Not long ago, being the user of a Motorized Wheel Chair offered a person two options; keep enough upper body strength to drive yourself, or hire another person to wheel you around constantly. Unfortunately, not every wheelchair user can rely on a fit and capable upper body. Very few wheelchair users have the option to employ a professional attendant, and it is even rarer to have a husband, wife or child with the time and abilities which are essential to be an assistant. Fortunately, today we enjoy motorized wheelchairs that permit us to preserve our independence without compromising anyone else.

Motorized wheelchairs are maneuvered by specialized joysticks, so you only have to enjoy the use of one hand to steer a motorized chair. Powered wheelchairs are often more maneuverable than manual wheelchairs, because the rider doesn’t need to place their arms beyond the edges of their chair. The motor enables the chairs to provide electrically-powered postural supports, including power tilt and recline. These functions enable the user to alter their position routinely enough to safeguard against pressure sores. One or two types of motorized chairs are able to lift the user to a standing position enabling them to do some tasks upright instead of seated. Motorized wheelchairs are made with more tire and power base choices, and typically incorporate spring suspensions, which help them to maneuver on unpaved surfaces easily. While carrying a motorized wheelchair in a wheelchair accessible bus, a motorized chair can be belted to the vehicle and used as a normal car seat; an option which is not offered by the majority of non-powered wheelchairs.
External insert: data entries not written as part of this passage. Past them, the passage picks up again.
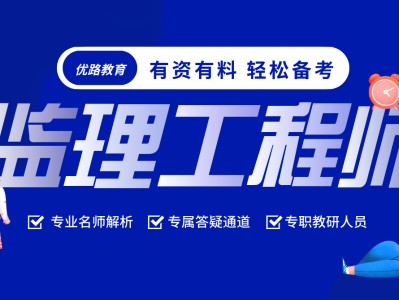 优路教育 有资有料 轻松备考

监理工程师

专业名师解析 专属答疑通道 专职教研人员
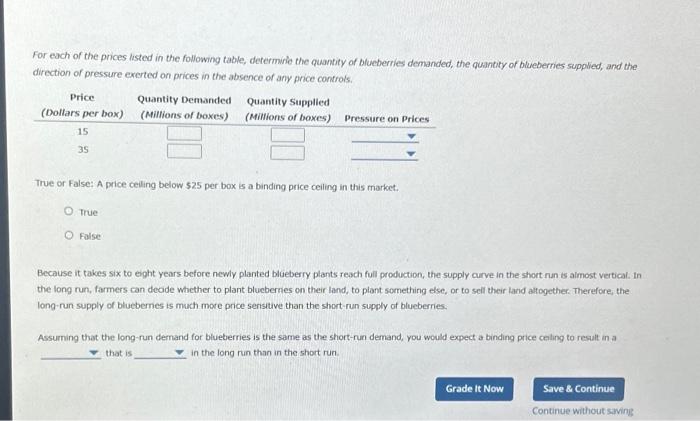 For each of the prices listed in the following table, determine the quantity of blueberries demanded, the quantity of blueberries supplied, and the direction of pressure exerted on prices in the absence of any price controls.

| Price (Dollars per box) | Quantity Demanded (Millions of boxes) | Quantity Supplied (Millions of boxes) | Pressure on Prices |
|---|---|---|---|
| 15 | | | |
| 35 | | | |

True or False: A price ceiling below $25 per box is a binding price ceiling in this market.

True

False

Because it takes six to eight years before newly planted blueberry plants reach full production, the supply curve in the short run is almost vertical. In the long run, farmers can decide whether to plant blueberries on their land, to plant something else, or to sell their land altogether. Therefore, the long-run supply of blueberries is much more price sensitive than the short-run supply of blueberries.

Assuming that the long-run demand for blueberries is the same as the short-run demand, you would expect a binding price ceiling to result in a that is in the long run than in the short run.

Grade It Now

Save & Continue

Continue without saving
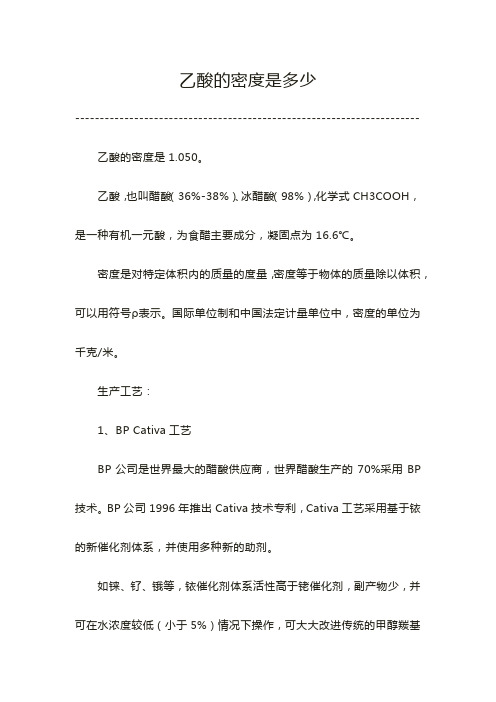 乙酸的密度是多少

乙酸的密度是 1.050。

乙酸，也叫醋酸（36%-38%）、冰醋酸（98%），化学式 CH3COOH，是一种有机一元酸，为食醋主要成分，凝固点为 16.6℃。

密度是对特定体积内的质量的度量，密度等于物体的质量除以体积，可以用符号ρ表示。国际单位制和中国法定计量单位中，密度的单位为千克/米。

生产工艺：

1、BP Cativa 工艺

BP 公司是世界最大的醋酸供应商，世界醋酸生产的 70%采用 BP 技术。BP 公司 1996 年推出 Cativa 技术专利，Cativa 工艺采用基于铱的新催化剂体系，并使用多种新的助剂。

如铼、钌、锇等，铱催化剂体系活性高于铑催化剂，副产物少，并可在水浓度较低（小于 5%）情况下操作，可大大改进传统的甲醇羰基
Motorized wheelchairs have some issues, by the way. First, they are especially heavy and may need a Wheel Chair Lift. The chairs are animated by powerful batteries which weigh quite a bit alone, and when that weight is added to the very solid suspension as well as the overall support system, you will have up to 300 lbs of wheelchair before the person is sitting in it. As a result of the required poundage and bulk, even travel power chairs are not really easy for flying with, and when it’s time to break down and store these kinds of chairs, you will very likely require a second person. Naturally, could also be incredibly high priced. They can cost between $1800 and $8000, yet in some circumstances, Medicare could pick up nearly 80% of that cost. The majority of retailers are alarmingly willing to assist you with the Medicare paperwork, fortunately, and often they will submit the paperwork for you.

Motorized wheelchairs could be ideal products for consumers with severely limited mobility who would rather not limit their activities. These chairs could provide any user the mobility and independence needed to maintain an active lifestyle.